Выбрать главу

Не помню, где и когда мы с ним познакомились, но первое по времени мое воспоминание относится приблизительно к шестьдесят третьему году: мы оба оказались той зимой в писательском доме творчества в Дубултах и жил и в одном и том же Охотничьем домике, на втором этаже, дверь в дверь. Когда бы я ни просыпался, сквозь дверную щель в комнате Васи был виден электрический свет, и оттуда доносились очень тихие звуки музыки: транзистор (редкость для того времени) помогал ему работать. Утром никаких признаков ночного бдения заметить было нельзя. Его феноменальная работоспособность совершенно не мешала ему жить полнокровно и весело: он не лишал себя ни дружеских возлияний прямо за письменным столом, ни выхода в свет.

По соседству, в Майори, на втором этаже ресторана, тапер Володя пел надтреснутым голосом так называемые кабацкие романсы, будто бы на слова Есенина, частично подлинные, но дополненные каким-то «соавтором»-пошляком: «И уже не девушкой ты придешь домой, а усталой женщиной с грустью и тоской». Почему-то Вася любил слушать Володю, а тому льстило внимание знаменитости — он очень старался, постоянно обогащал свой репертуар: что ни новый романс, то еще более махровая пошлость. Но какой-то шарм в этом тапере действительно был.

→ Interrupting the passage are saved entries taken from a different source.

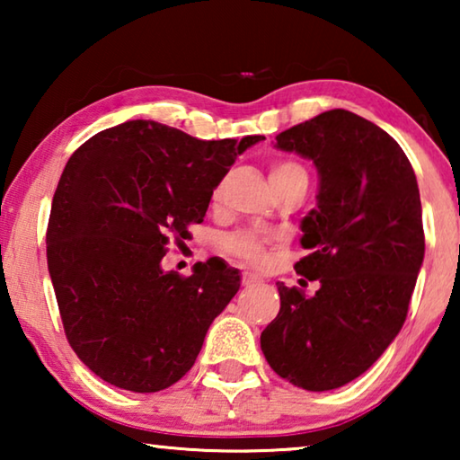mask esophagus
Masks as SVG:
<instances>
[{"label": "esophagus", "instance_id": "obj_1", "mask_svg": "<svg viewBox=\"0 0 460 460\" xmlns=\"http://www.w3.org/2000/svg\"><path fill=\"white\" fill-rule=\"evenodd\" d=\"M241 284H243L245 288H252V286H260L261 284V278L253 276V274H243L241 276Z\"/></svg>", "mask_w": 460, "mask_h": 460}]
</instances>
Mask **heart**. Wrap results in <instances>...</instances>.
I'll return each instance as SVG.
<instances>
[{"label":"heart","mask_w":460,"mask_h":460,"mask_svg":"<svg viewBox=\"0 0 460 460\" xmlns=\"http://www.w3.org/2000/svg\"><path fill=\"white\" fill-rule=\"evenodd\" d=\"M288 170H302V168L298 164H294V162H278V164L271 166V174L288 172ZM274 241L276 237L270 235V233H258V231L245 229V231H235L221 237V247L225 253L241 260L243 263H247V266L261 268L266 266L268 247L274 243Z\"/></svg>","instance_id":"1"}]
</instances>
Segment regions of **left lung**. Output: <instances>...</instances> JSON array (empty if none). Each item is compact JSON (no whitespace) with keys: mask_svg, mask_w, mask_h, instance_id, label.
<instances>
[{"mask_svg":"<svg viewBox=\"0 0 460 460\" xmlns=\"http://www.w3.org/2000/svg\"><path fill=\"white\" fill-rule=\"evenodd\" d=\"M276 147L318 170L316 208L300 225L310 253L294 268L321 288L278 284L261 351L296 387L329 392L367 371L406 321L424 260L420 190L400 144L345 109L282 131Z\"/></svg>","mask_w":460,"mask_h":460,"instance_id":"8db88e82","label":"left lung"}]
</instances>
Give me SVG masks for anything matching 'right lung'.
I'll return each mask as SVG.
<instances>
[{
  "label": "right lung",
  "mask_w": 460,
  "mask_h": 460,
  "mask_svg": "<svg viewBox=\"0 0 460 460\" xmlns=\"http://www.w3.org/2000/svg\"><path fill=\"white\" fill-rule=\"evenodd\" d=\"M134 119L87 139L52 199L46 258L76 357L107 384L154 394L176 384L241 286L223 261L162 270L168 243L202 223L213 190L249 146Z\"/></svg>",
  "instance_id": "obj_1"
}]
</instances>
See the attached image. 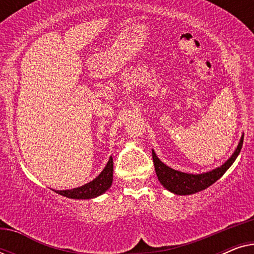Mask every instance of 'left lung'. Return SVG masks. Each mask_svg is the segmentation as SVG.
<instances>
[{
  "label": "left lung",
  "instance_id": "8db88e82",
  "mask_svg": "<svg viewBox=\"0 0 254 254\" xmlns=\"http://www.w3.org/2000/svg\"><path fill=\"white\" fill-rule=\"evenodd\" d=\"M243 140H244V135H242L241 141H239L234 154L231 155V157L223 165H221L220 168L211 170L209 172L199 173V175L185 173L173 170L172 168H170V166L165 165L164 163L161 162V159L156 156L155 151L152 150V159H154L155 171L158 177L159 183L166 190L172 192L173 194H177V195H190V194H194L202 190H206L207 187L213 185L216 180L220 179L224 175L225 171L232 165V163L236 161L239 152H241Z\"/></svg>",
  "mask_w": 254,
  "mask_h": 254
}]
</instances>
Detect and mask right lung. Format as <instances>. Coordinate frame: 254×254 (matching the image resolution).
<instances>
[{
	"mask_svg": "<svg viewBox=\"0 0 254 254\" xmlns=\"http://www.w3.org/2000/svg\"><path fill=\"white\" fill-rule=\"evenodd\" d=\"M113 180V158L110 157L109 162L100 175L96 177L92 182H90L81 187H76L71 190H55L60 195L70 199H93V197L102 195L112 185Z\"/></svg>",
	"mask_w": 254,
	"mask_h": 254,
	"instance_id": "right-lung-1",
	"label": "right lung"
}]
</instances>
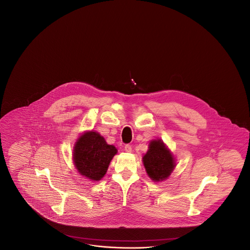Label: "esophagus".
<instances>
[{
    "mask_svg": "<svg viewBox=\"0 0 250 250\" xmlns=\"http://www.w3.org/2000/svg\"><path fill=\"white\" fill-rule=\"evenodd\" d=\"M125 152H127V153H131V152H132V146L129 145V144H126V145L125 146Z\"/></svg>",
    "mask_w": 250,
    "mask_h": 250,
    "instance_id": "esophagus-1",
    "label": "esophagus"
}]
</instances>
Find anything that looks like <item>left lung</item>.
I'll list each match as a JSON object with an SVG mask.
<instances>
[{
    "label": "left lung",
    "instance_id": "8db88e82",
    "mask_svg": "<svg viewBox=\"0 0 250 250\" xmlns=\"http://www.w3.org/2000/svg\"><path fill=\"white\" fill-rule=\"evenodd\" d=\"M143 161L148 176L155 182L166 180L176 165L173 155L161 140L151 141Z\"/></svg>",
    "mask_w": 250,
    "mask_h": 250
}]
</instances>
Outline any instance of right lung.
I'll return each mask as SVG.
<instances>
[{"label":"right lung","mask_w":250,"mask_h":250,"mask_svg":"<svg viewBox=\"0 0 250 250\" xmlns=\"http://www.w3.org/2000/svg\"><path fill=\"white\" fill-rule=\"evenodd\" d=\"M117 154L113 145L95 131H87L78 139L73 151V160L78 171L85 177L99 181L107 172L112 157Z\"/></svg>","instance_id":"add662e5"}]
</instances>
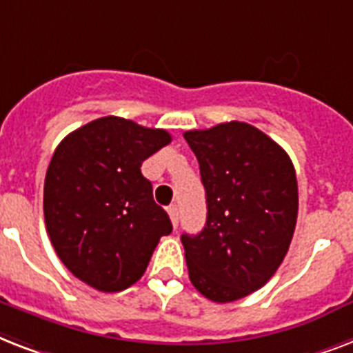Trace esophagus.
<instances>
[{
    "mask_svg": "<svg viewBox=\"0 0 353 353\" xmlns=\"http://www.w3.org/2000/svg\"><path fill=\"white\" fill-rule=\"evenodd\" d=\"M168 213H169V219L173 222V228H179V208L174 204H171L168 208Z\"/></svg>",
    "mask_w": 353,
    "mask_h": 353,
    "instance_id": "obj_1",
    "label": "esophagus"
}]
</instances>
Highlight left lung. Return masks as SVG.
<instances>
[{"label": "left lung", "instance_id": "left-lung-1", "mask_svg": "<svg viewBox=\"0 0 353 353\" xmlns=\"http://www.w3.org/2000/svg\"><path fill=\"white\" fill-rule=\"evenodd\" d=\"M200 165L208 219L182 235L193 286L233 303L273 277L297 224V176L288 153L246 122L184 132Z\"/></svg>", "mask_w": 353, "mask_h": 353}]
</instances>
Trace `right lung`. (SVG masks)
I'll return each mask as SVG.
<instances>
[{
  "label": "right lung",
  "instance_id": "obj_1",
  "mask_svg": "<svg viewBox=\"0 0 353 353\" xmlns=\"http://www.w3.org/2000/svg\"><path fill=\"white\" fill-rule=\"evenodd\" d=\"M171 142L163 129L103 117L63 138L45 174L43 213L56 255L100 292H122L173 225L140 168Z\"/></svg>",
  "mask_w": 353,
  "mask_h": 353
}]
</instances>
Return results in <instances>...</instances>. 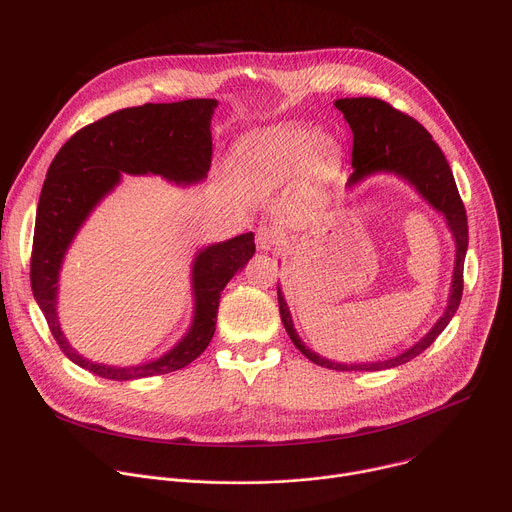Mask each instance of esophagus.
Returning a JSON list of instances; mask_svg holds the SVG:
<instances>
[{
    "label": "esophagus",
    "mask_w": 512,
    "mask_h": 512,
    "mask_svg": "<svg viewBox=\"0 0 512 512\" xmlns=\"http://www.w3.org/2000/svg\"><path fill=\"white\" fill-rule=\"evenodd\" d=\"M277 241H279V235L273 227L263 225L255 231V243H257V249L261 251H271L277 245Z\"/></svg>",
    "instance_id": "esophagus-1"
}]
</instances>
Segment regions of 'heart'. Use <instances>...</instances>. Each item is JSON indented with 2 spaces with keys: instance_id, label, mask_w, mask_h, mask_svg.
Returning a JSON list of instances; mask_svg holds the SVG:
<instances>
[{
  "instance_id": "obj_1",
  "label": "heart",
  "mask_w": 512,
  "mask_h": 512,
  "mask_svg": "<svg viewBox=\"0 0 512 512\" xmlns=\"http://www.w3.org/2000/svg\"><path fill=\"white\" fill-rule=\"evenodd\" d=\"M332 154L334 143L326 135L302 125H285L251 143L239 160V168L249 180L273 182L298 172L310 160Z\"/></svg>"
}]
</instances>
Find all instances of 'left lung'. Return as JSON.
<instances>
[{
  "label": "left lung",
  "mask_w": 512,
  "mask_h": 512,
  "mask_svg": "<svg viewBox=\"0 0 512 512\" xmlns=\"http://www.w3.org/2000/svg\"><path fill=\"white\" fill-rule=\"evenodd\" d=\"M338 111L344 113L352 129V168L354 172L348 178V186L360 182L377 172H389L403 180H407L421 196L427 200L437 212H442L446 223L456 241V265L452 277V289L448 298V308L444 316L435 322V326L411 348L405 352L377 362H362V364H342L332 362L314 350H310L294 330L291 322L289 308L283 300L281 287L277 283V300H279V314L289 334L291 342L296 348L308 356L312 362L320 367L334 369V371H383L399 367L403 362H409L417 354H421L437 336L444 332V328L454 318L464 289V259L468 249V218L466 208L460 198L454 174L446 156L442 154L440 145H437L429 131L415 121L413 117L397 111L389 103L373 97H356V99H338L334 103Z\"/></svg>",
  "instance_id": "1"
}]
</instances>
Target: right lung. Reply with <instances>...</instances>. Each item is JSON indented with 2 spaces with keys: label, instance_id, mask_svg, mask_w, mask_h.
I'll return each mask as SVG.
<instances>
[{
  "label": "right lung",
  "instance_id": "1",
  "mask_svg": "<svg viewBox=\"0 0 512 512\" xmlns=\"http://www.w3.org/2000/svg\"><path fill=\"white\" fill-rule=\"evenodd\" d=\"M216 105V99H188L115 111L79 129L48 168L36 210L30 259L32 291L60 350L93 375L131 381L188 367L212 340L221 291L255 253L253 233L198 251L192 265V326L158 360L137 367L91 362L68 344L60 330L56 314L60 265L91 210L121 182L123 172L160 174L176 184L204 180L212 160L210 119Z\"/></svg>",
  "mask_w": 512,
  "mask_h": 512
}]
</instances>
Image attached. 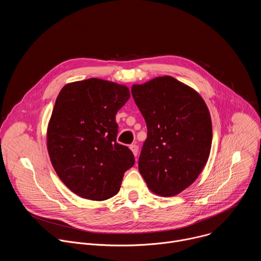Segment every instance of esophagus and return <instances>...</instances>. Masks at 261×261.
Segmentation results:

После одиннадцати ресторан закрывался для публики, оставались только свои. Мы несколько раз бывали там после одиннадцати, причем в очень разном составе — таком, который сегодня и представить себе невозможно: например, к Толе Гладилину и Алле Гербер подключался бывало и Станислав Куняев со своим тогдашним приятелем Мулей Дмитриевым, редактором, работавшим в журнале «Знамя», — симпатягой и выпивохой. Володя, утомившись от песен, переходил на танцевальные ритмы, старенькое пианино дрожало от ударов его натруженных пальцев, Алла, сбросив мешавшие ей сапоги и оставшись в чулках, откалывала лихие коленца, с ней соперничали то Вася, то Стасик, то оба вместе. Никаких признаков того, что случится потом, заметить было нельзя.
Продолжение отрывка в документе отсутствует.